ImageIO.read() returns 403 error

2019-02-24 06:37发布

问题:

I have the following code:

public BufferedImage urlToImage(String imageUrl) throws MalformedURLException, IOException {
    URL url = new URL(imageUrl);
    BufferedImage image = ImageIO.read(url);
    return image;
}

That is supposed to return an image from a given URL.

I tested with these two randomly chosen URLs:

  • https://www.google.co.ma/images/srpr/logo4w.png
  • http://www.earthtimes.org/newsimage/osteoderms-storing-minerals-helped-huge-dinosaurs-survive_3011.jpg

The first one works fine, but the second gives a 403 error:

Caused by: java.io.IOException: Server returned HTTP response code: 403 for URL: http://www.earthtimes.org/newsimage/osteoderms-storing-minerals-helped-huge-dinosaurs-survive_3011.jpg
at sun.net.www.protocol.http.HttpURLConnection.getInputStream(HttpURLConnection.java:1436)
at java.net.URL.openStream(URL.java:1010)
at javax.imageio.ImageIO.read(ImageIO.java:1367)
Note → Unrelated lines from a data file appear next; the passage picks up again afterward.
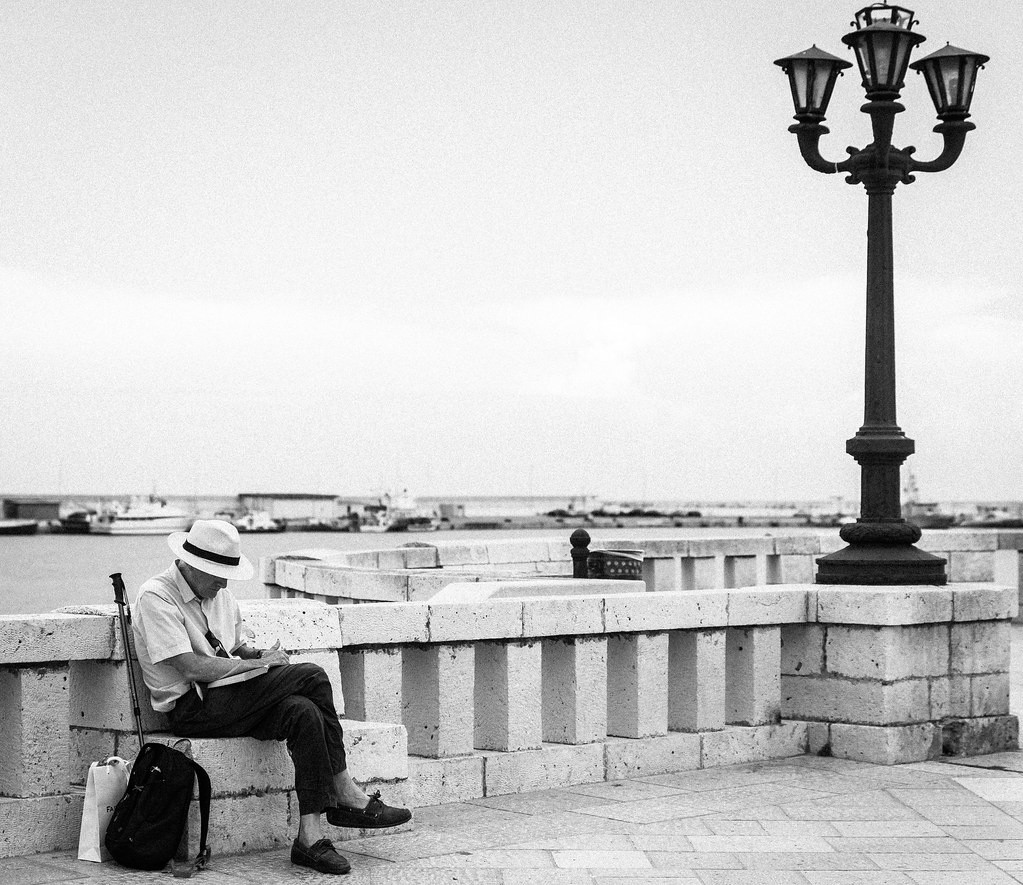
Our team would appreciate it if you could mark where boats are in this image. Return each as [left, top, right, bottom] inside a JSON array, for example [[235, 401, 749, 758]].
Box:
[[320, 493, 438, 533], [0, 515, 40, 537], [233, 508, 287, 533], [46, 520, 64, 536], [56, 504, 188, 535]]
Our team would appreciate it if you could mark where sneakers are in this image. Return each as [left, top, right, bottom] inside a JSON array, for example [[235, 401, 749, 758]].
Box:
[[290, 836, 351, 874], [326, 790, 412, 828]]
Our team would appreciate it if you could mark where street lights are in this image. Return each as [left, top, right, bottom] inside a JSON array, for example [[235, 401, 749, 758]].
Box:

What could be the cause of the error ? Thanks.

回答1:

The ImageIO.read(URL) method opens a URL connection with pretty much all default settings, including the User-Agent property (which will be set to the JVM version you are running on). Apparently, the site you listed expects a more 'standard' UA. Testing with a straight telnet connection:

Request sent by ImageIO.read(url):

GET /newsimage/osteoderms-storing-minerals-helped-huge-dinosaurs-survive_3011.jpg HTTP/1.1
User-Agent: Java/1.7.0_17
Host: www.earthtimes.org
Accept: text/html, image/gif, image/jpeg, *; q=.2, /; q=.2
Connection: keep-alive

Response code is 404 (for me at least), with a default text/html page being returned.

Request sent by 'standard' browser:

GET /newsimage/osteoderms-storing-minerals-helped-huge-dinosaurs-survive_3011.jpg HTTP/1.1
User-Agent: Mozilla/5.0 (Macintosh; Intel Mac OS X 10_7_5) AppleWebKit/537.31 (KHTML, like Gecko) Chrome/26.0.1410.65 Safari/537.31
Host: www.earthtimes.org
Accept: text/html, image/gif, image/jpeg, *; q=.2, /; q=.2
Connection: keep-alive

Response code is 200, with the image data.

The following simple fix lengthens your code, but gets around the problem, by setting a more 'standard' UA:

final String urlStr = "http://www.earthtimes.org/newsimage/osteoderms-storing-minerals-helped-huge-dinosaurs-survive_3011.jpg";
final URL url = new URL(urlStr);
final HttpURLConnection connection = (HttpURLConnection) url
        .openConnection();
connection.setRequestProperty(
    "User-Agent",
    "Mozilla/5.0 (Macintosh; Intel Mac OS X 10_7_5) AppleWebKit/537.31 (KHTML, like Gecko) Chrome/26.0.1410.65 Safari/537.31");
final BufferedImage image = ImageIO.read(connection.getInputStream());